Yedi soruda Suriye’deki mevcut durum
İstiklal Caddesi’ndeki bombalı saldırı sonrası Suriye’ye operasyon olasılığı yeniden gündeme geldi. Peki sahada mevcut durum ne? Kim nerelerde etkin?
İstiklal Caddesi’nde Pazar günü yaşanan patlama sonrası gözler yeniden Suriye’ye çevrildi.

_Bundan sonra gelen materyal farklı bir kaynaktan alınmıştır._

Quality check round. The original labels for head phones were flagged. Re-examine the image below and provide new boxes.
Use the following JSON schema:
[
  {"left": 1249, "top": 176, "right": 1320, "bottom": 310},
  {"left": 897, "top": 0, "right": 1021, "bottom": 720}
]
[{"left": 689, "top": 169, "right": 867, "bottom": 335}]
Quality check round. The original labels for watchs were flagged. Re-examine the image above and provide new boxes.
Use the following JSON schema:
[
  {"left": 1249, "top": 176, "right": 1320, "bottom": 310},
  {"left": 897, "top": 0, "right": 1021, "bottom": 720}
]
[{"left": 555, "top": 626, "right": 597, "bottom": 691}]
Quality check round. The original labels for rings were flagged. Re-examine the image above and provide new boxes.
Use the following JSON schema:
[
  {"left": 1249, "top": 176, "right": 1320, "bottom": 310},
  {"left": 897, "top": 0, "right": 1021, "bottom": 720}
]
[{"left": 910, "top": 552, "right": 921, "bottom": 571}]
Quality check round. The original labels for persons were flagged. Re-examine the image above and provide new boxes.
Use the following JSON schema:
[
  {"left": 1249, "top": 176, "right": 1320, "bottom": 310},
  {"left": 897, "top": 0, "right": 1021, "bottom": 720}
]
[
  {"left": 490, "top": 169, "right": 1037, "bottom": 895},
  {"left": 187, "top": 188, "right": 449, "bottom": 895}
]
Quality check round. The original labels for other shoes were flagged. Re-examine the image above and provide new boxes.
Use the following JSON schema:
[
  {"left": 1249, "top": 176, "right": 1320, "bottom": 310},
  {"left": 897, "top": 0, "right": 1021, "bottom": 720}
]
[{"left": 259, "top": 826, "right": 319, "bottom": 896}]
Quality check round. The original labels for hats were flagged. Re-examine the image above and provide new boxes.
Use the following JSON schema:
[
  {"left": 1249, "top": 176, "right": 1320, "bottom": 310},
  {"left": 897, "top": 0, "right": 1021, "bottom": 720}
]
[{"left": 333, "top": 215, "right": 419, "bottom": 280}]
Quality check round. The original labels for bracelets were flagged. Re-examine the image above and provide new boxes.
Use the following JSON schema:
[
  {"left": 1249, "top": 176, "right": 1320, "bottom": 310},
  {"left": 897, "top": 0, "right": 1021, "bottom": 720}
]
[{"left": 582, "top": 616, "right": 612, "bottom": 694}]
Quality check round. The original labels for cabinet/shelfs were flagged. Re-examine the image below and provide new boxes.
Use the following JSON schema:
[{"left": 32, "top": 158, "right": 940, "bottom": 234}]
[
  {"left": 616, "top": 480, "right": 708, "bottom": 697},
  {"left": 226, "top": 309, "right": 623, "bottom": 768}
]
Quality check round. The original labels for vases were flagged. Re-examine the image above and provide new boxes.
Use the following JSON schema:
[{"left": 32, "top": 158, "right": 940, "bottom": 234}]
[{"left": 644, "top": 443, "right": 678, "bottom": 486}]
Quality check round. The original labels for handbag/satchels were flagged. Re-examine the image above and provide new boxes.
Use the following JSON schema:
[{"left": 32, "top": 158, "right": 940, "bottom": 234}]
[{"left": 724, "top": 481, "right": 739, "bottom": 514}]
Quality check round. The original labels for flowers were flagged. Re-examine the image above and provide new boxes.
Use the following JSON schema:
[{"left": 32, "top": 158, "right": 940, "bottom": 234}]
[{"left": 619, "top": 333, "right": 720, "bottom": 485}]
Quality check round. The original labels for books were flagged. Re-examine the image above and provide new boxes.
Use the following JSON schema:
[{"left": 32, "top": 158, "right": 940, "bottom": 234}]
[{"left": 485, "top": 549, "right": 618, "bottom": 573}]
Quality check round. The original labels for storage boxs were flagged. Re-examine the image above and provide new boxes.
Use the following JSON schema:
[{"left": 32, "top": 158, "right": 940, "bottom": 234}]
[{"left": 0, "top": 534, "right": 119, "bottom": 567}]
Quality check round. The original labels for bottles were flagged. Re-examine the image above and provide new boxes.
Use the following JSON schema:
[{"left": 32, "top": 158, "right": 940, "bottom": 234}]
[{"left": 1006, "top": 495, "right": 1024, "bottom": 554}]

Bombayı bırakan kişinin gözaltına alınıp sorgulanmasının ardından yaptığı ilk açıklamada İçişleri Bakanı Süleyman Soylu, “Eylemi yapanın Afrin’den geçtiği konusunda bir değerlendirmemiz var” dedi. Daha sonra ise saldırı talimatının Kobani’den geldiğinin “çok açık ve net ortada” olduğunu söyledi, “karşılığını daha ağır vereceğiz” diye de ekledi.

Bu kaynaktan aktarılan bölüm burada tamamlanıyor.